Between Two Ferns: The Movie
From Friday, September 20th
Over a decade since its original inception as a spoof interview series, comedian Zach Galifianakis's cult creation, Between Two Ferns has become a full-length movie. With Galifianakis reprising the role of the curmudgeonly host of the low-rent chatshow, the movie sees him attempting to revive his reputation after being thought of as a laughing stock by the comedy community. Owing more than a nod to the self-referential genius of the Larry Sanders show and Curb Your Enthusiasm, Between Two Ferns continues the legacy of the showbusiness satire with its snarky take on Hollywood's vacant publicity machine.
Explained season 2
From Thursday, September 26th
Netflix teams up again with news and lifestyle website Vox to offer bitesized glimpses at subjects that inform our world.
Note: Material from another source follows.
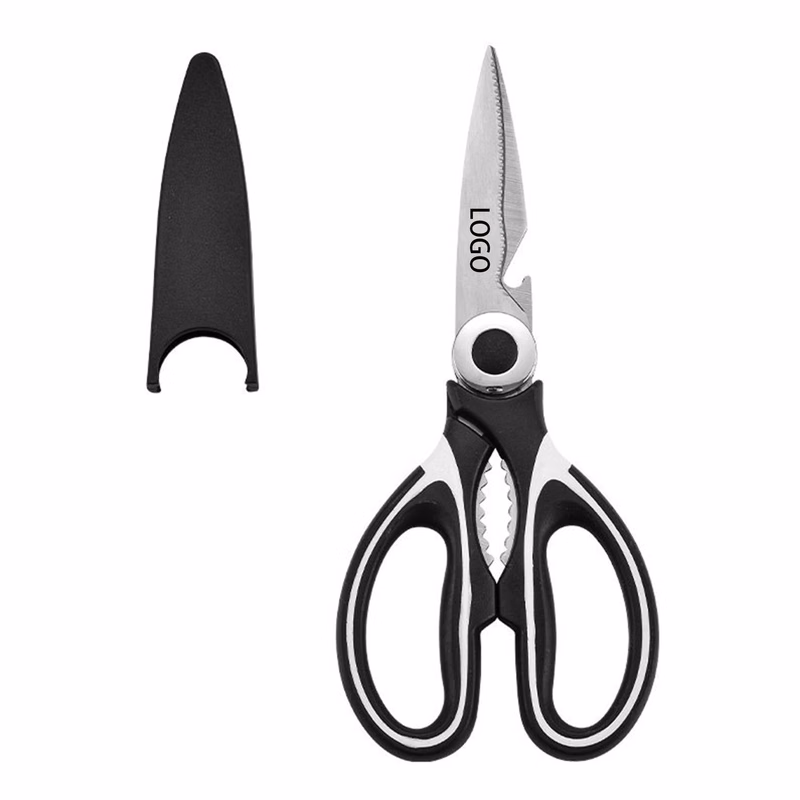 Versatile Household Scissors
Last season covered everything from cryptocurrency to the female orgasm with documentaries narrated by a whole host of celebrities, including Jerry Springer, Christian Slater and Carly Rae Jepsen. This season will tackle wide ranging topics such as the lure of cults to our love of athleisure wear.
The Politician
From Friday, September 27th
The debut creation from Ryan Murphy's whopping $300 million deal with Netflix sees the auteur in familiar territory. Murphy knows what his audience wants – a slurring, seething Jessica Lange, looking like a cheap beauty shop Bardot, and a frosty, WASP-ish Gwyneth Paltrow battling against each other in a story about petty high school politics.
The Politician is a cavalcade of camp; an alluring mix of the acerbic Election and Murphy’s own surreal masterwork, Popular. It’s a frantic tale about student Payton Hobart (Dear Evan Hansen’s Ben Platt), an overachieving annoyance, who dreams of one day becoming president of the United States. Believing this path to glory can only be accomplished if he successfully gains a place in Harvard, Hobart decides to run for student body president to plump up his application. Ably assisted by his ambitious mother, Georgina (Gwyneth Paltrow), he strives to eliminate his handsome, more popular rival, River (David Corenswet), while trying to please various, demanding high school cliques. With shades of the recent college admissions bribery scandal, Murphy has once again managed to capture the zeitgeist with this timely tale of greed, privilege and perceived perfection.
As with every Ryan Murphy production, The Politician is stuffed with a thrilling supporting cast including Judith Light, Bette Midler, Zoey Deutsch and Bohemian Rhapsody's Lucy Boyton who plays terrifying ice queen Astrid, determined to destroy Peyton's chances at winning.